By Dissident Teacher It’s an unfortunate sign of the times that identity is even more important than integrity when it comes to judging politicians. Recent stories in the news, Governor Ralph Northam’s “blackface” controversy and Senator Elizabeth Warren’s claim to be Native American, point to the current national obsession with identity. During the 2016 election season, someone outed Hilary Clinton as dressing up in “blackface,” a claim that proved to be false.
In light of our American history, we can understand to a certain extent – but not fully — why these actions are offensive to African Americans and Native Americans. Senator Warren’s family lore is no big deal, as many families also have small amounts of Native American ancestry. But she went a great deal further, identifying her race as American Indian on her registration for the Texas bar.
This desire to take on different identities and to create myths about ourselves is fairly common. The grass is always greener on the other side. President Trump has pushed false narratives too and, and at one time claimed that his grandfather came from Sweden.

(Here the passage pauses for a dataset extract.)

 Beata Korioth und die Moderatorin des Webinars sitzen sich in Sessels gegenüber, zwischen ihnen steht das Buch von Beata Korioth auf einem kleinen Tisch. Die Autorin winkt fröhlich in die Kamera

Dressing up for Halloween or in costumes is fun, but we don’t always understand when and why some identity switches hurt the other. In 2016, when a Yale instructor wrote a letter about allowing Halloween costumes that may be offensive to some, she faced a huge backlash and resigned. She and her husband, an administrator, felt they forced to resign, and the opportunity for intelligent discussion was killed.

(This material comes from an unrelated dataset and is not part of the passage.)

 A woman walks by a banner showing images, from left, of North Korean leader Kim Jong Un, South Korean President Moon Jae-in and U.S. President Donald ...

Rachel Dolezal, former head of the NAACP in Spokane went so far as posing to be a black women. She was sincere in claiming that she always identified as black, despite having 100% Caucasian heritage. Although African-Americans were offended because she doesn’t share their history of oppression, I personally believe her identity claims were sincere and not about the desire for a job, money or status.
There’s a complicated web of psychological reasons why people want to become “the other” and become imposters to do so. It’s not always for personal, financial or professional gain. (To understand our strange intrigue with imposters and why it’s offensive to the cohesiveness of groups, a sociologist in Australia explains it in his TED Talk. )
Can women really claim to be victims?
Is our emphasis on creating “victims” in our society a reason why people want to latch onto victimhood? Author Heather MacDonald explains that, “We’re now are in a very strange position in this culture where we venerate victims.”
“Females are determined to think of themselves as victims, which is preposterous.” (MacDonald expressed her views in this video from The Ruben Report)
So why don’t we accept Rachel Dolezal’s claims of a different racial identity the way we do for those who want to change gender?
Shouldn’t women be offended by males who wish to become female because they don’t share our history of having been victimized by the white patriarchy? (This comment is a tongue-in-cheek response, but it describes the absurdity of today’s obsession with identity and desire to claim white males have all the power while others are oppressed.)
Dissident Teacher, a mother and graduate of a Big Ten university, has taught college for nearly 25 years.